「社会福祉」の語源
12.19
我々がよく使っている「社会福祉」や「福祉」という言葉の語源について皆さんは、どうとらえているのだろうか。
「福」と「祉」は、ともに「しあわせ」を意味する漢字で、「福祉」(welfare, well-being)は広義では「幸福、安寧」などを指すと言われている。また社会福祉の現場では、広義的には「公共の福祉」などと使われるほか、狭義 的には「社会保障」や「生活保護」を指すことも多く、様々な使い方がされる。
「福祉」とは、日本文化や日本国民の特性がよく表現されていると言えるだろう。
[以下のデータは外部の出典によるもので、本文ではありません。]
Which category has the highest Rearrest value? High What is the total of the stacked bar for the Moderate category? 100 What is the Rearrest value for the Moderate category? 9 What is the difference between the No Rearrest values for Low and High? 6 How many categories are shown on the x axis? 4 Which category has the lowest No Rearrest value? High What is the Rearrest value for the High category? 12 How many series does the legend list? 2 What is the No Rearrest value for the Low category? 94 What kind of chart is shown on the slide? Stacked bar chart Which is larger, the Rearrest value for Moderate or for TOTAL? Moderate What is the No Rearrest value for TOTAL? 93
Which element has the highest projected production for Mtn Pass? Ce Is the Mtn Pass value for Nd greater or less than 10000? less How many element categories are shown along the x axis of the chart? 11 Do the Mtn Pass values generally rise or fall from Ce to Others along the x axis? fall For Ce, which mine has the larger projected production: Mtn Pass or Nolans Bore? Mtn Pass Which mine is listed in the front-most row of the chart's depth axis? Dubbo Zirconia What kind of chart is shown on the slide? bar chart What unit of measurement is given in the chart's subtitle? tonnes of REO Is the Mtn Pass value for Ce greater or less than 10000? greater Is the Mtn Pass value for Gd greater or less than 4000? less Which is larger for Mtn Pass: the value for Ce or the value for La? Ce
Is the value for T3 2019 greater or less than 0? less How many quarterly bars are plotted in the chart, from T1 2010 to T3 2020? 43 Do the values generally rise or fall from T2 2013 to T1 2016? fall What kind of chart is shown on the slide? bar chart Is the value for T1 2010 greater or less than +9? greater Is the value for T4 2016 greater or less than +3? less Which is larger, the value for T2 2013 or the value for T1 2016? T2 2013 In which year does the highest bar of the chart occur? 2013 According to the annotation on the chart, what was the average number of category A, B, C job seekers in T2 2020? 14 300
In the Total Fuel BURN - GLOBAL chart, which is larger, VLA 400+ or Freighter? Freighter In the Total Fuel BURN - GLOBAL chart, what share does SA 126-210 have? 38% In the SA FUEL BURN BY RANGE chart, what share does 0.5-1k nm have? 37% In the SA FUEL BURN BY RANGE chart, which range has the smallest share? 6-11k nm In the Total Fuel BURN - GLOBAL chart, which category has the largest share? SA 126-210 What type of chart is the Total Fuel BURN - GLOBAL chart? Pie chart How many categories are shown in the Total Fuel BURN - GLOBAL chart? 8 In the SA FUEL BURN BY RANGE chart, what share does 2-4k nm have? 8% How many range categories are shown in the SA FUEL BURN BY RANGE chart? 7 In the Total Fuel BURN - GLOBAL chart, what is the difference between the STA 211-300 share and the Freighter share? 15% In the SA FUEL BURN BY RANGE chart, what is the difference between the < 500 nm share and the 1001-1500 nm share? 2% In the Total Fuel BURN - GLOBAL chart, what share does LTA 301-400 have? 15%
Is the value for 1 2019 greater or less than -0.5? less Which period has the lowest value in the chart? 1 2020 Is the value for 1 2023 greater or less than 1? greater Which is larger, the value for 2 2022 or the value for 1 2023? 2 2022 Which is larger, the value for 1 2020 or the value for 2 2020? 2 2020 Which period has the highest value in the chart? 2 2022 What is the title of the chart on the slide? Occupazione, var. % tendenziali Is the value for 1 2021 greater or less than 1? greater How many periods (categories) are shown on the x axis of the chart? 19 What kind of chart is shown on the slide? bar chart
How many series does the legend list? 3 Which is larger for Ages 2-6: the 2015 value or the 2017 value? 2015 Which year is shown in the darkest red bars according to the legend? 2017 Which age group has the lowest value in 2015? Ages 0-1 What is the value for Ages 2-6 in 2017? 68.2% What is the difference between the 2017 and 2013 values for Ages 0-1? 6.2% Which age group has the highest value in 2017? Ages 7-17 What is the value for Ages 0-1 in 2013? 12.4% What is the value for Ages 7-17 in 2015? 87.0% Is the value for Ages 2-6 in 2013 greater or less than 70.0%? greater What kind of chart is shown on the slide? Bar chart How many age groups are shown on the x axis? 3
最近は、薄れている感が否めないが、歴史的に鑑みると共同精神、相互扶助の精神が「福祉」という言葉に込められているように感じる。
社会福祉は、その援助技術や政策が科学的に理論化されつつあるが、日本の社会福祉の根本をなすのは、やはり日本国民の持つ特性というような相互扶助の精神であることは言うまでもないかもしれない。
元々は日本国憲法作成時における、GHQ案の英語原稿翻訳を行う際「welfare」に対応する語が存在しないために充てられた言葉であり、この語が成立 するまでは「社会政策」「社会事業」などの用語が使われていたことが明らかになっている。用語の変化は、福祉の内容の進化とも言え、近年の日本の社会福祉 政策の基本となる法律が、社会福祉事業法という名称から社会福祉法に改正されたのもその現れといえるだろう。